En las dos naves de trabajo, al fondo del recinto, los residentes trabajan en distintas labores que contratan empresas externas (empaquetado, ferretería…). Por la tarde, llegan los talleres de formación y terapia. El objetivo: que puedan encontrar un trabajo y retomar su vida, truncada, casi siempre, por la crisis y la soledad.
Se siente pobre
Mientras recorre la Ciudad, el padre Aparicio reflexiona: «Mi vida está con los pobres, con los niños discapacitados y con mi gente de la Ciudad de la Esperanza, que es maravillosa».
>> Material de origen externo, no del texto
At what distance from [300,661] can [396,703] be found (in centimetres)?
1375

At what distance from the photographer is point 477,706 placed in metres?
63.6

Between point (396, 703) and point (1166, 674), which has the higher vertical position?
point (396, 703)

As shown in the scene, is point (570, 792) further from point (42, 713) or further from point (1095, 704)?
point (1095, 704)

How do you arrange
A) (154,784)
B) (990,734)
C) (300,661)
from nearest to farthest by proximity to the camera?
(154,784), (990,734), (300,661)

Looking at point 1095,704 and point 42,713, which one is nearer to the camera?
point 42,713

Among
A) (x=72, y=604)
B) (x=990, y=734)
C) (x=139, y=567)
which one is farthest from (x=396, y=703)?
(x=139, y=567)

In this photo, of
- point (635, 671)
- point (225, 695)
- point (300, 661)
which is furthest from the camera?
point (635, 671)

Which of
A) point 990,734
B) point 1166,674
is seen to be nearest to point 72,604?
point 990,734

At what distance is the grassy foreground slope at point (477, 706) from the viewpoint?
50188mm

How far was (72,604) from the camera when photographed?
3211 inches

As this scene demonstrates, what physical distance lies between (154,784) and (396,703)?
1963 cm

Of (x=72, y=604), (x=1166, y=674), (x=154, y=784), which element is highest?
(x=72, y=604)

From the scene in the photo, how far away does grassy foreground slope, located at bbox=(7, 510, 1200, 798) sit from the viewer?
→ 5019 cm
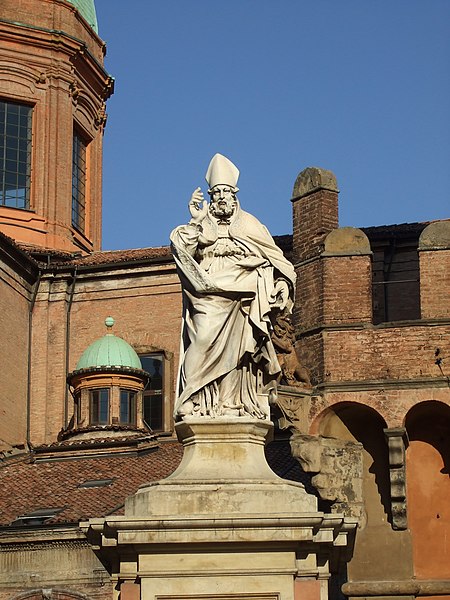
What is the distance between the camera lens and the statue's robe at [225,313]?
12.0 meters

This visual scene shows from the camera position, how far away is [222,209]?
490 inches

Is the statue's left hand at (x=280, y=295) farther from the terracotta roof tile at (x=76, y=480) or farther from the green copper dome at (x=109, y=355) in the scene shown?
the green copper dome at (x=109, y=355)

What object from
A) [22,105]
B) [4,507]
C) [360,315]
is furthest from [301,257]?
[22,105]

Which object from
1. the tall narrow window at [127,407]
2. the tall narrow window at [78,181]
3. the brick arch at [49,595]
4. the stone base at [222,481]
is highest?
the tall narrow window at [78,181]

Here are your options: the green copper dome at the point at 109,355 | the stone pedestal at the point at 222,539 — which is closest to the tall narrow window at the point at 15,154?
the green copper dome at the point at 109,355

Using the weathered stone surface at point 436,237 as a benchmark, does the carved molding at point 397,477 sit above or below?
below

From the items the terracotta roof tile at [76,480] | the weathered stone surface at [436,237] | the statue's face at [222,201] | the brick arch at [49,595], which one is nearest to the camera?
the statue's face at [222,201]

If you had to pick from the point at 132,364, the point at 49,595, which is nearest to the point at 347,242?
the point at 49,595

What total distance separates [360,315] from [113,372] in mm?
17515

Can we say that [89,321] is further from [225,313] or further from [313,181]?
[225,313]

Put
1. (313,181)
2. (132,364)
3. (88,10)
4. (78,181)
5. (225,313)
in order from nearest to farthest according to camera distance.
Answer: (225,313) → (313,181) → (132,364) → (78,181) → (88,10)

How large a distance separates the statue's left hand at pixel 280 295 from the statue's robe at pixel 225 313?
3 cm

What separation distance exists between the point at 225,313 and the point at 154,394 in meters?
34.7

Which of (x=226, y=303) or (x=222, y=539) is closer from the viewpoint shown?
(x=222, y=539)
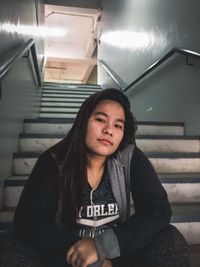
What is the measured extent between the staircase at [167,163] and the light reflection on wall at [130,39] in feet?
4.23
Convencido de que «el mundo es de Dios y Él lo alquila a los valientes», se levanta cada mañana con el objetivo de llevar a los demás a Cristo. «Se lo digo a mis alumnos del instituto. No quiero enseñaros grandes doctorados. Quiero enseñaros que Cristo vive en cada uno de nosotros y tenemos que reflejar a Jesús dando nuestra vida por los más pobres». Recuerda entonces cómo el arzobispo Carlos Osoro fue saludando, uno a uno, a todos los habitantes de la Ciudad de la Esperanza cuando se inauguró: «Sólo un pobre, o alguien que se siente pobre, entiende a los pobres. Y don Carlos se siente pobre», explica emocionado.
«¡Abdul! Ven, ¿cómo estamos?». Abdul, un saharaui que lleva seis años en la Ciudad, es responsable del cuidadísimo jardín que adorna las calles de la Esperanza. «¿Cómo va lo del árbol de Navidad? ¿Dentro de la barca lo queréis poner? No, no, que parecerá que estamos en la playa. Mejor aquí, cerca de la gente, donde destaque bien». Dejamos al padre Aparicio con sus residentes, tiene mucho trabajo en la nueva ciudad.
«Aquí hay sitio para todo el mundo, gente de Ucrania, Afganistán y también Madrid y Valencia. Si don Carlos, ahora que va a Madrid, me dice que manda a alguien, aquí tiene su casa», dice antes de despedirse.